__Aufgabenstellung__.
Wie lautet die Passage über KI-Denktests von „Neulich ging eine“ bis „Was ist passiert?“, wenn „Testmethodik“ darin in „Prüfmethodik“ umbenannt wird?

Neulich ging eine Studie durchs Netz: „Large Reasoning Models brechen bei komplexem Denken zusammen.“ Dramatische Schlagzeile. Intuitiv nachvollziehbar. Und falsch – oder sagen wir besser: fundamental missverstanden.

Denn was auf den ersten Blick wie ein Denkversagen moderner KI aussieht, entpuppt sich bei näherem Hinsehen als Fehldiagnose durch schlechte Testmethodik. So überzeugend, dass eine Gegenstudie unter dem Titel „The Illusion of the Illusion of Thinking“ veröffentlicht wurde – inklusive scharfer Analyse.

Test gescheitert – nicht das Modell

Was ist passiert?
▶️ Beim berühmten Tower-of-Hanoi-Test wurden Modelle aufgefordert, alle Schritte zur Lösung aufzulisten – was zu zehntausenden Tokens führen kann. Und siehe da: Die Modelle hörten irgendwann auf. Warum? Nicht weil sie die Aufgabe nicht verstanden hätten, sondern weil sie schlicht an ihre Ausgabegrenzen stießen.
▶️ Und das Beste: Die Modelle sagen das sogar selbst. Wörtlich. „Ich stoppe hier, um die Antwort nicht zu lang werden zu lassen.“ Klingt nicht wie ein Denkfehler, oder?
▶️ Noch absurder: Bei sogenannten River-Crossing-Puzzles wurden Aufgaben gestellt, die mathematisch gar nicht lösbar sind – und das Modell wurde dafür abgestraft, dass es sie nicht lösen konnte. Sinngemäß: „Du hast den gordischen Knoten nicht zerschnitten? Sechs!“

Wenn Evaluierung zur Farce wird…

Die Kritik der Gegenstudie ist klar:

„Das Problem ist nicht das Denken der Modelle – sondern das Denken über die Modelle.“

Oder auch: Wir bewerten nicht, ob ein Modell logisch denken kann, sondern nur, ob es tausende Schritte fehlerfrei runterschreiben kann, ohne dabei technische Limits zu überschreiten. Das ist, als würde man einen Pianisten daran messen, ob er 10.000 Tastenanschläge fehlerfrei aufschreibt – statt ihn einfach spielen zu lassen.

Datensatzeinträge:
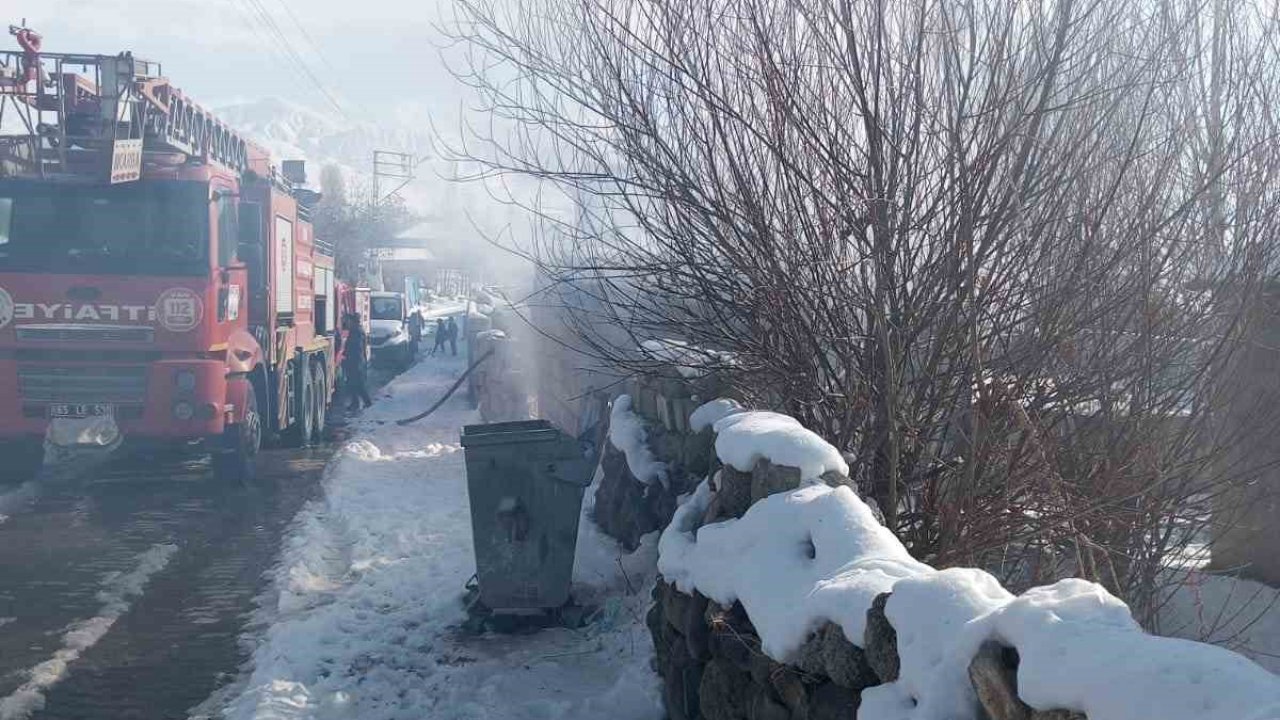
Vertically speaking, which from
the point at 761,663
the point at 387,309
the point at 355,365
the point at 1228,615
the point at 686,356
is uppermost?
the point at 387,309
==
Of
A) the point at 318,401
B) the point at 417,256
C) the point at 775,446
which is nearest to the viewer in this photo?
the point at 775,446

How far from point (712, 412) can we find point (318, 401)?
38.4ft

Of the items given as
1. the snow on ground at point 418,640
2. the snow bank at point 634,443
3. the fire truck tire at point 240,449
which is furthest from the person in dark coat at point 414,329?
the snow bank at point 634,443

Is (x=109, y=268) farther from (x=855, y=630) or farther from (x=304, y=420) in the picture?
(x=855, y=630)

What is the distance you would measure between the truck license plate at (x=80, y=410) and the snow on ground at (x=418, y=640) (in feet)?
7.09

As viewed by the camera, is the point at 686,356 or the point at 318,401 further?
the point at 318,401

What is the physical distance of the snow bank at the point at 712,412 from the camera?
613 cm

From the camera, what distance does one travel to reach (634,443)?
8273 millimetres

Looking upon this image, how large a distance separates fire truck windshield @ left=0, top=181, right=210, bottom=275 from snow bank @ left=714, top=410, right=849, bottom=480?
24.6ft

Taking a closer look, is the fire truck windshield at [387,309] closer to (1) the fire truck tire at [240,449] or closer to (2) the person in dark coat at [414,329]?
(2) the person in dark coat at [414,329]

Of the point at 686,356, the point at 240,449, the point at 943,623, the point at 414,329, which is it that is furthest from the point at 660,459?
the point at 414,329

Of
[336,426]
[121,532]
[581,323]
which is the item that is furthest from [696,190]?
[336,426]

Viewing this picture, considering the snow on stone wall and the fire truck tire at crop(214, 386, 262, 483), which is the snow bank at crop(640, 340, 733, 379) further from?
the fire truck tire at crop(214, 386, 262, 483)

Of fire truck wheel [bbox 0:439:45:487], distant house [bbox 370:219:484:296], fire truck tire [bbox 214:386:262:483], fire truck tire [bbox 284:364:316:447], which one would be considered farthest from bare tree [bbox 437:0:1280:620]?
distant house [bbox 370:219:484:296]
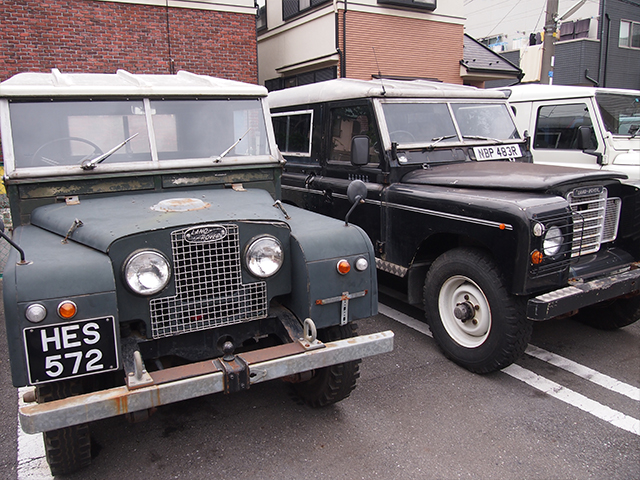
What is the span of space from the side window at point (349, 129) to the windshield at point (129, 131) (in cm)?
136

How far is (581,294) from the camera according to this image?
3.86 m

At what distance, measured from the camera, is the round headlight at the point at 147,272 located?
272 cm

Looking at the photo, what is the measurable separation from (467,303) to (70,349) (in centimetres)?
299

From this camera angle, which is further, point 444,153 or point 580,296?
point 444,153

__Antwort__.
Neulich ging eine Studie durchs Netz: „Large Reasoning Models brechen bei komplexem Denken zusammen.“ Dramatische Schlagzeile. Intuitiv nachvollziehbar. Und falsch – oder sagen wir besser: fundamental missverstanden.

Denn was auf den ersten Blick wie ein Denkversagen moderner KI aussieht, entpuppt sich bei näherem Hinsehen als Fehldiagnose durch schlechte Prüfmethodik. So überzeugend, dass eine Gegenstudie unter dem Titel „The Illusion of the Illusion of Thinking“ veröffentlicht wurde – inklusive scharfer Analyse.

Test gescheitert – nicht das Modell

Was ist passiert?